▶ _INSTRUCCIONES Y REQUISITOS_
Edita las líneas de los registros que van desde la que contiene "Judging by this" hasta la que contiene "Answer: the point", ambas incluidas: sustituye "arrange" por "order", deja todo lo demás igual y devuelve solo esas líneas.

(Registros guardados)
* * * *
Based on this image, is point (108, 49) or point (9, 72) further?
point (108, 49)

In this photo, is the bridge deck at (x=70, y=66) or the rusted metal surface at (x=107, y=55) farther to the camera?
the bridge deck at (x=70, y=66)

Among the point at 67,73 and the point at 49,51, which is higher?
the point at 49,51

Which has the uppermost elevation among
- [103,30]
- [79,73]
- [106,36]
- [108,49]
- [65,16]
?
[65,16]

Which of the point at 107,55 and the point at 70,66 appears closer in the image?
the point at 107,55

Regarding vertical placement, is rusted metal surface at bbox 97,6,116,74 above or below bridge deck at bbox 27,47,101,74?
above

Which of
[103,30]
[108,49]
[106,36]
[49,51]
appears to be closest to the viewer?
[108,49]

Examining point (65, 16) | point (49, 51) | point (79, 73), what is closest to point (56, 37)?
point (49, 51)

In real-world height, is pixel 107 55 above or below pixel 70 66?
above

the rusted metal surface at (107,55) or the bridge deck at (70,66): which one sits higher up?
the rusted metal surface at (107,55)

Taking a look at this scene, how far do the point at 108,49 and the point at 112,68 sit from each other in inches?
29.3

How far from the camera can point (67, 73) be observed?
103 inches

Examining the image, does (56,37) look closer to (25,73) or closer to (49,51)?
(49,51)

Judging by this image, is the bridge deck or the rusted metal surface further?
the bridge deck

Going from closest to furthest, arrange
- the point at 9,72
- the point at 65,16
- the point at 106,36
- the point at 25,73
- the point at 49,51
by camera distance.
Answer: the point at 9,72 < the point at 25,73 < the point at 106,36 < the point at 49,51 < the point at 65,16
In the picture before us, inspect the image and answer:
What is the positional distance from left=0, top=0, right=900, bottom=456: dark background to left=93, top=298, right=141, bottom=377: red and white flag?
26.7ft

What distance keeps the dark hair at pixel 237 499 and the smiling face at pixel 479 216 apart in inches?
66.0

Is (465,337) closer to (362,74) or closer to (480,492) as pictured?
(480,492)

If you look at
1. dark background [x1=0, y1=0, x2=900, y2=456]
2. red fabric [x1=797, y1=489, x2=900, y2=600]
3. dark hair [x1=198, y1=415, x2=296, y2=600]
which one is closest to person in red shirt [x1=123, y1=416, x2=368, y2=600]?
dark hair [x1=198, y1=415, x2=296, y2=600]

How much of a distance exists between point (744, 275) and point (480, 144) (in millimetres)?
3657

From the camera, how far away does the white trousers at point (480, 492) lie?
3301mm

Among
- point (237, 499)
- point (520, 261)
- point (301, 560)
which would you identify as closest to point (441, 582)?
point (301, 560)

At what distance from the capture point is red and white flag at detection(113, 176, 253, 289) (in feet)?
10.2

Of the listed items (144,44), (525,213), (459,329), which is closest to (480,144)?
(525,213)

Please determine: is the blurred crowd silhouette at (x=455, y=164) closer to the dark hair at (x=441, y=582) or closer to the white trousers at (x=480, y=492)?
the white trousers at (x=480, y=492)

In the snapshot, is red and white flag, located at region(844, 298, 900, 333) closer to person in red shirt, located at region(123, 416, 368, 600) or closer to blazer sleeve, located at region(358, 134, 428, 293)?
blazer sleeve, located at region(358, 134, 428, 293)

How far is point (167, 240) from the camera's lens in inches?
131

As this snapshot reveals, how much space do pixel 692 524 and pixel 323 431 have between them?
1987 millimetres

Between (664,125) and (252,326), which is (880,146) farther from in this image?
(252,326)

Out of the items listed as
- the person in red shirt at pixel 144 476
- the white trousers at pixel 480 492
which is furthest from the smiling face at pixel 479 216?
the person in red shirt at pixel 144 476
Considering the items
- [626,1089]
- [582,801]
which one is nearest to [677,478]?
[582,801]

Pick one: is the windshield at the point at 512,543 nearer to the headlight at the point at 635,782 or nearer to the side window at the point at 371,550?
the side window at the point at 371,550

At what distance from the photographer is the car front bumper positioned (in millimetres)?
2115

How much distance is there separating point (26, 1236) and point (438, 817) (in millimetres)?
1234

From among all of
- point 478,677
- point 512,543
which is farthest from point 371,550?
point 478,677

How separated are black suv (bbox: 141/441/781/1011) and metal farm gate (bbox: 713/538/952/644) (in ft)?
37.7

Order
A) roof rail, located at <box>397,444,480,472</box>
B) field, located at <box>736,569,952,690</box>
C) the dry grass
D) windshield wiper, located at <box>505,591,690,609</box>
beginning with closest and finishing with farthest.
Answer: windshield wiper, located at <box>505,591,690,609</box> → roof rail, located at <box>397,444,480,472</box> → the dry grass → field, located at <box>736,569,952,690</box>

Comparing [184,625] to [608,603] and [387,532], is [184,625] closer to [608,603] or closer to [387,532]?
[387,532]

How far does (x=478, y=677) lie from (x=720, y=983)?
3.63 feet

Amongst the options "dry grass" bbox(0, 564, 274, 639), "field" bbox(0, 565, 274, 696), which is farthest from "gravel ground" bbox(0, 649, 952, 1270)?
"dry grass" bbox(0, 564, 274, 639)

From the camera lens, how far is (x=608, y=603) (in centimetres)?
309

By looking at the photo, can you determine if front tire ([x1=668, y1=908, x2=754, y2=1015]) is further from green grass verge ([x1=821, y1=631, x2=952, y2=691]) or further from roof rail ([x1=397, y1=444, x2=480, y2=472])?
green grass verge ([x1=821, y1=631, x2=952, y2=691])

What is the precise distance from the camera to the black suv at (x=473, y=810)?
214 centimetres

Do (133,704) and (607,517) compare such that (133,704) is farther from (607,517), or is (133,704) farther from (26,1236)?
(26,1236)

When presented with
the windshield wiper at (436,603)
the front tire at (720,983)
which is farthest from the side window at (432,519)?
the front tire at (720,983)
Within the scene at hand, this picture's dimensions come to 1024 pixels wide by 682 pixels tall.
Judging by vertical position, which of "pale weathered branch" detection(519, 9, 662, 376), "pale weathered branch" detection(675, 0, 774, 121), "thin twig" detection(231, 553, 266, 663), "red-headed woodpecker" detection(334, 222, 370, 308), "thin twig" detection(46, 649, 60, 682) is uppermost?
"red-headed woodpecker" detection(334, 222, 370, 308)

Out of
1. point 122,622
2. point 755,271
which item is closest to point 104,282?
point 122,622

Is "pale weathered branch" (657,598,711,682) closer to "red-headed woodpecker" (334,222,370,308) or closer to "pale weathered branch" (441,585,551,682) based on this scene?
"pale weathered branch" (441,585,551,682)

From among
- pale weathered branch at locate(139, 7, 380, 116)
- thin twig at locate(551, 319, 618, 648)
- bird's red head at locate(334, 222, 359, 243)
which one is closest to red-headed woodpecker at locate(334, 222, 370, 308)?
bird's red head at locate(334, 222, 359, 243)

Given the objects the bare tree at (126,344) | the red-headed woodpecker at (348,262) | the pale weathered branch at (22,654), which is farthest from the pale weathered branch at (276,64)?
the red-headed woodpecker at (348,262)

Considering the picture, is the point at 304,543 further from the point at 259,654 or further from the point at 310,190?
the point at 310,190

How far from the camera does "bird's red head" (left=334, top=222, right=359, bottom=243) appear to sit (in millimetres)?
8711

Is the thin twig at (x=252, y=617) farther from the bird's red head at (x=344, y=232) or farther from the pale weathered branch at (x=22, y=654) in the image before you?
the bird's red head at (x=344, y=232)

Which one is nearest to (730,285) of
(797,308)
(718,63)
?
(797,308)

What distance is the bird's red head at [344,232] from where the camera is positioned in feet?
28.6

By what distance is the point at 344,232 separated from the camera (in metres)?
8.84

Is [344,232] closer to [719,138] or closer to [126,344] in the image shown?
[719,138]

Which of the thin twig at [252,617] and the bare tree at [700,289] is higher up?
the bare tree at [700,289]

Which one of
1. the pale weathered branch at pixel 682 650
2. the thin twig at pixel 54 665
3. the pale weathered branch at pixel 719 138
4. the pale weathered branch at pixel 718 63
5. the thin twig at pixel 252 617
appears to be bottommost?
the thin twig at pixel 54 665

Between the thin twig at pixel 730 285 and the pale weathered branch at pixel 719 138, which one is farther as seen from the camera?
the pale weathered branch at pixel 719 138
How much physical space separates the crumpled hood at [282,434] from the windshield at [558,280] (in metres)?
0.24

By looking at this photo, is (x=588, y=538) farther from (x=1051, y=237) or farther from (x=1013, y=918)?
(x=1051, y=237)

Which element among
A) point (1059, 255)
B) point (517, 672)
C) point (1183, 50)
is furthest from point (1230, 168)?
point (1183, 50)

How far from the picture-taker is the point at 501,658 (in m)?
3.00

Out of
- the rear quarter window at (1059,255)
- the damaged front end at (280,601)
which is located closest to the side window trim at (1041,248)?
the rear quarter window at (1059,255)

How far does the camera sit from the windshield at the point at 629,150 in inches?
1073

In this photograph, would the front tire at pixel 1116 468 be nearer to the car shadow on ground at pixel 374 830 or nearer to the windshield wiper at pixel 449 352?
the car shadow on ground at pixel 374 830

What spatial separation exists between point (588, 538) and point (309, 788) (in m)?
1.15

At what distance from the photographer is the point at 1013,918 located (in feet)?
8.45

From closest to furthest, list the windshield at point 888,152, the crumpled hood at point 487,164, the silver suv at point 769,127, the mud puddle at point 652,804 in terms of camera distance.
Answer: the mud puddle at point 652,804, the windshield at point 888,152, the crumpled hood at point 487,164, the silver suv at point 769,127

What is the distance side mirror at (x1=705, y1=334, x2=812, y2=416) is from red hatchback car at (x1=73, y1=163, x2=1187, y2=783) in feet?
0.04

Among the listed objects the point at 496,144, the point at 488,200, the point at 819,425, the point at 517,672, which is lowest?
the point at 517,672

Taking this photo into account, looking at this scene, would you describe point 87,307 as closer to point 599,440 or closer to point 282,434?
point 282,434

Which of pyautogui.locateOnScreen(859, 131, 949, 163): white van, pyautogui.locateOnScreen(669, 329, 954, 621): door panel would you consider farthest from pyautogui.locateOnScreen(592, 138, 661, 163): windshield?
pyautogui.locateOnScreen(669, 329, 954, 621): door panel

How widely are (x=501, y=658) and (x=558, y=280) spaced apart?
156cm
* * * *
▶ _SOLUCIÓN_
Judging by this image, is the bridge deck or the rusted metal surface further?
the bridge deck

Going from closest to furthest, order
- the point at 9,72
- the point at 65,16
- the point at 106,36
- the point at 25,73
- the point at 49,51
by camera distance.
Answer: the point at 9,72 < the point at 25,73 < the point at 106,36 < the point at 49,51 < the point at 65,16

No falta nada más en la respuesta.